Submitted to: Ecology and Evolution
Publication Type: Peer Reviewed Journal
Publication Acceptance Date: 8/4/2016
Publication Date: 10/1/2016
Citation: Davis, A.S., Fu, X., Schutte, B.J., Berhow, M.A., Dalling, J.W. 2016. Interspecific variation in persistence of buried weed seeds follows trade-offs among physiological, chemical and physical seed defenses. Ecology and Evolution. 6(19):6836-6845.

Interpretive Summary: Weed seedbank management is gaining currency with producers as herbicide resistant weeds proliferate and seedbanks become reservoirs of herbicide resistance genes. Making progress in developing novel, effective approaches to weed seedbank management will benefit from improved understanding of how weed traits affect the persistence of weed seeds in the soil seedbank. We studied trade-offs among physiological, chemical and physical traits of weed seeds and their persistence in the soil seedbank in a common garden study. Seeds of eleven seedbank annual weed species were buried in Savoy, IL, from 2007 through 2012. Seedling emergence was measured weekly and seed viability measured annually. Seed physiological (dormancy), chemical (phenolic compound diversity and concentration, invertebrate toxicity) and physical traits (seed coat mass, thickness and rupture resistance) were measured. Seed half-life in the soil seedbank varied strongly among weed species, ranging from 0.25 years (Bassia scoparia) to 2.22 years (Abutilon theophrasti). A quantitative comparison between our results and other published work indicated that weed seed dormancy and seedbank persistence are linked across environments and agroecosystems. Moreover, relative investment in chemical and physical seed defence varies with seedbank persistence. In particular, species with long seed half-lives in the soil seedbank tend to invest less in chemical defences. This makes them highly vulnerable to physical harvest weed seed control strategies, with small amounts of damage resulting in full decay of such seeds.

Excerpted records:
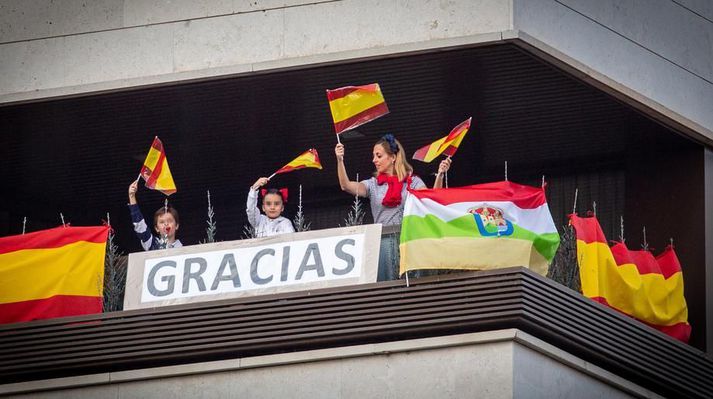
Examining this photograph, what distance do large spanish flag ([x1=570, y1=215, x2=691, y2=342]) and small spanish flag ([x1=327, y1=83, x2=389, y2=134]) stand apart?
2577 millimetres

--

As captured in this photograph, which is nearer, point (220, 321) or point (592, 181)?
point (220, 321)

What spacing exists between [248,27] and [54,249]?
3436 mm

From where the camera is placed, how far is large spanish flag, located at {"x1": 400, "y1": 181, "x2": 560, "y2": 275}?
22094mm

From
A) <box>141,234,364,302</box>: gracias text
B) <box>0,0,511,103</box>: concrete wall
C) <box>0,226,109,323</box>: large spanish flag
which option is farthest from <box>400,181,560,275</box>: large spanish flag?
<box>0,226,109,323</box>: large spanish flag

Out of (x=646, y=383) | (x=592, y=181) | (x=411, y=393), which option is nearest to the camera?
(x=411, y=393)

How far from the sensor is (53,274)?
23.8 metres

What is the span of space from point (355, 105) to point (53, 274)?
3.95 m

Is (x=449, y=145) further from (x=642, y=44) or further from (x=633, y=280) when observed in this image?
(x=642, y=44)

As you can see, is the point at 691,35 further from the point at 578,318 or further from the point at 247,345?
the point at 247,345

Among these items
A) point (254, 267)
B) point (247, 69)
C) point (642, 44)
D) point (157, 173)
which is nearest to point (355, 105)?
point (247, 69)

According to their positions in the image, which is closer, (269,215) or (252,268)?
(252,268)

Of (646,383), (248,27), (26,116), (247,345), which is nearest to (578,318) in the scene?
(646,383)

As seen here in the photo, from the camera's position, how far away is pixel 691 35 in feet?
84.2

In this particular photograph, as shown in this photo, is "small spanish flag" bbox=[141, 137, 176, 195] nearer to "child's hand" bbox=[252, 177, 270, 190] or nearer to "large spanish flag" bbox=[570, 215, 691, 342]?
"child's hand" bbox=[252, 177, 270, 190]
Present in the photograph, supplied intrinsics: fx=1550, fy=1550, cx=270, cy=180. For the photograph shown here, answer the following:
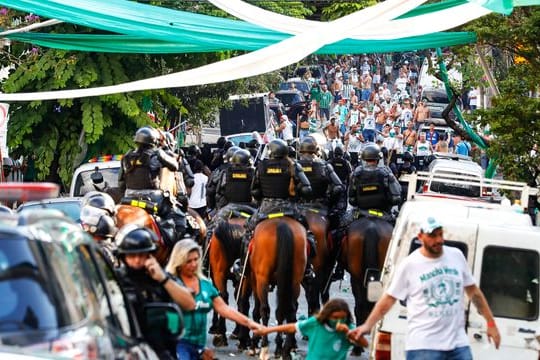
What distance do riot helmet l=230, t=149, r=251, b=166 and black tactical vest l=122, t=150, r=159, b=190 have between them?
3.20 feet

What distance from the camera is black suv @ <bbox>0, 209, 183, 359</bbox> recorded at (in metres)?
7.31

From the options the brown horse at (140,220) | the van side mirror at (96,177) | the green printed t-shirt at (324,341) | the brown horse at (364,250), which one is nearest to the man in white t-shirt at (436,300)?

Directions: Can you copy, word for word, the stretch of the weed seedbank summary from "Submitted to: Ecology" through "and Evolution. 6(19):6836-6845."?

Result below:
Submitted to: Ecology and Evolution
Publication Type: Peer Reviewed Journal
Publication Acceptance Date: 8/4/2016
Publication Date: 10/1/2016
Citation: Davis, A.S., Fu, X., Schutte, B.J., Berhow, M.A., Dalling, J.W. 2016. Interspecific variation in persistence of buried weed seeds follows trade-offs among physiological, chemical and physical seed defenses. Ecology and Evolution. 6(19):6836-6845.